OtherEmerging

Distributional testing (KS test, Monte Carlo)

Sample the model many times and test the distribution of its outputs — not any single answer — for drift, miscalibration, or instability.

Published June 26, 2026

Evals Drift

How it works

A non-deterministic system has to be judged statistically. By sampling repeatedly and treating the outputs as a distribution, you can ask sharper questions: has this version's output distribution shifted from the last one (a two-sample Kolmogorov–Smirnov test), does stated confidence track actual accuracy, how wide is the spread of a metric under resampling (Monte Carlo). It turns stochasticity from a nuisance into a measurable property — the natural lens for stability, longevity, and decay.

When to use it

Calibration studies; detecting distribution shift between versions; quantifying variance in a metric; any claim about stability rather than a single output.

> Extracted material
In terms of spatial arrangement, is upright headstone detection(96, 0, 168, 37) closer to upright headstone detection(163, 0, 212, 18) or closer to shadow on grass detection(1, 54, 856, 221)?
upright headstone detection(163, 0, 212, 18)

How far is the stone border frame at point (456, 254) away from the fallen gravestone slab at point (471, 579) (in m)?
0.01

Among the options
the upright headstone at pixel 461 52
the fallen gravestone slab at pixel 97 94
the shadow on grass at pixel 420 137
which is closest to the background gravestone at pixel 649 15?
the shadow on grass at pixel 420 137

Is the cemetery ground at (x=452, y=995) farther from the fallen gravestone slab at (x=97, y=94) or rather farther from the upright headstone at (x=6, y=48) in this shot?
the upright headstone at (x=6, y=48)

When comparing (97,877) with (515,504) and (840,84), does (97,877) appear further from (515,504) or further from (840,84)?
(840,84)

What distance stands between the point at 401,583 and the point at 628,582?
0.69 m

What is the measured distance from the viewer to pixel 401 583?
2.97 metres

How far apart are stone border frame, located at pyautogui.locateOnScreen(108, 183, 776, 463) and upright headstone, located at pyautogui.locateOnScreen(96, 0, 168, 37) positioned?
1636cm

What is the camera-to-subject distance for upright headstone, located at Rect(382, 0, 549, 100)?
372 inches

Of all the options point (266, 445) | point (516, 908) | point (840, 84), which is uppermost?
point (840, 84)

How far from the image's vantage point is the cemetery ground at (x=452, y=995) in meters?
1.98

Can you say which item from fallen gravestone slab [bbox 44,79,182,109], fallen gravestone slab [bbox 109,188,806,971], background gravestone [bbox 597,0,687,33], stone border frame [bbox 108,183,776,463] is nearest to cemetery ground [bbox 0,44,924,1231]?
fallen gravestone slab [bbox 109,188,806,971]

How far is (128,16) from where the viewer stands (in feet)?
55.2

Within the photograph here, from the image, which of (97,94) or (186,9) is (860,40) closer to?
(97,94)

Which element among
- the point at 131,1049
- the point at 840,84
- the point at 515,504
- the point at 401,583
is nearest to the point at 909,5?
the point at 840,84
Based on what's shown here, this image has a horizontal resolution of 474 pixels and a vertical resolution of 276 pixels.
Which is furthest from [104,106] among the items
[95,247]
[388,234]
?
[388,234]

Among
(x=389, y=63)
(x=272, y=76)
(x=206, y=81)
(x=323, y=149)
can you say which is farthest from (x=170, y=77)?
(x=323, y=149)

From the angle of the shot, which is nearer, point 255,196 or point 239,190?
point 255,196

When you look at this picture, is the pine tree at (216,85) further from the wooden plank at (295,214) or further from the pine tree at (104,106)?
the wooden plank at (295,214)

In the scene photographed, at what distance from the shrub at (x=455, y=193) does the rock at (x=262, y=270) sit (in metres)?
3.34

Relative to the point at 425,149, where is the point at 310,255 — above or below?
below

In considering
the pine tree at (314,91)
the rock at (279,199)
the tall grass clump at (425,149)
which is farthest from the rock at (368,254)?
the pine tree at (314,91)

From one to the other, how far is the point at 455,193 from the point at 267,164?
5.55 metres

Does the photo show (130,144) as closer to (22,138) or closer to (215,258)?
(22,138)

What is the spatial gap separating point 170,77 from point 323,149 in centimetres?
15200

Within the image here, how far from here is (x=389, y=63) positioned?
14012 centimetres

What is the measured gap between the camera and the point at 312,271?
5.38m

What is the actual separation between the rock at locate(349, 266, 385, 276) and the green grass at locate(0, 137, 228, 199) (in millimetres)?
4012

> Your tasks
a: Reproduce the passage of the distributional testing page from "Sample the model" to "a single output.".
b: Continue the page on distributional testing from its final sentence onward.
The rows bear no relation to the page on distributional testing.

> Response list
a:
Sample the model many times and test the distribution of its outputs — not any single answer — for drift, miscalibration, or instability.

Published June 26, 2026

Evals Drift

How it works

A non-deterministic system has to be judged statistically. By sampling repeatedly and treating the outputs as a distribution, you can ask sharper questions: has this version's output distribution shifted from the last one (a two-sample Kolmogorov–Smirnov test), does stated confidence track actual accuracy, how wide is the spread of a metric under resampling (Monte Carlo). It turns stochasticity from a nuisance into a measurable property — the natural lens for stability, longevity, and decay.

When to use it

Calibration studies; detecting distribution shift between versions; quantifying variance in a metric; any claim about stability rather than a single output.

b:
Limitations

Needs enough samples to be meaningful, and a shifted distribution tells you behaviour changed, not whether it changed for the better. Choosing the right statistic and threshold is itself a modelling decision.

Method yield

Findings: 1
Versions spanned: 4
Yield score: 3

1 Medium

Severity-weighted across the published findings below. Why we measure this →

Findings it surfaces (1)

Documented failures this method catches — the evidence it works.

Poor uncertainty calibration / overconfidenceMedium
Stated confidence does not track accuracy; models sound equally certain when right and wrong.
How it found it: Comparing the distribution of stated confidence against the distribution of correctness exposes the miscalibration.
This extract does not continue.